FRAGMENT -
==================================================
Bartosz Kapustka o powrocie do kadry: Ktoś troszeczkę odleciał
Bartosz Kapustka dotychczas nie oczarował swoim powrotem do Polski, a oczekiwania wobec 14-krotnego reprezentanta Polski są olbrzymie.
W niedzielę na fanów PKO Ekstraklasy czeka hit kolejki. Legia Warszawa podejmie przy Łazienkowskiej Lecha Poznań (godz. 15:00). Piłkarze "Kolejorza" przyjadą do stolicy po wyczerpującym maratonie w Lidze Europy. - Zwycięstwo Lecha w Lidze Europy UEFA nie ma dla mnie większego znaczenia. Na pewno wielu z nas oglądało wczorajsze spotkanie, ale to zupełnie inne rozgrywki. Mijają dwa dni i te mecze będą zupełnie inne. Przez mój pryzmat wygrana ze Standardem nie ma dla mnie większego znaczenia - mówi Bartosz Kapustka.
==================================================
ZBIÓR DANYCH -
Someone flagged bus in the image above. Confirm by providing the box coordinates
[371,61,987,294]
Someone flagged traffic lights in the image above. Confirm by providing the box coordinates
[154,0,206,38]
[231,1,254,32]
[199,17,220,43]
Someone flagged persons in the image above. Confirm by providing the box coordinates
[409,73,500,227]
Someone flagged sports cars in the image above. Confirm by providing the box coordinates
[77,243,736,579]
==================================================
ZADANIE 1 -
Wypisz kluby piłkarskie, które tekst o Kapustce wymienia z nazwy, z pominięciem przydomków.
ZADANIE 2 -
Powtórz z tekstu o Kapustce fragment między słowami "Bartosz Kapustka o" a słowami "Polski są olbrzymie.", łącznie z nimi.

ODPOWIEDŹ 1 -
Legia Warszawa, Lech Poznań, Standard

ODPOWIEDŹ 2 -
Bartosz Kapustka o powrocie do kadry: Ktoś troszeczkę odleciał
Bartosz Kapustka dotychczas nie oczarował swoim powrotem do Polski, a oczekiwania wobec 14-krotnego reprezentanta Polski są olbrzymie.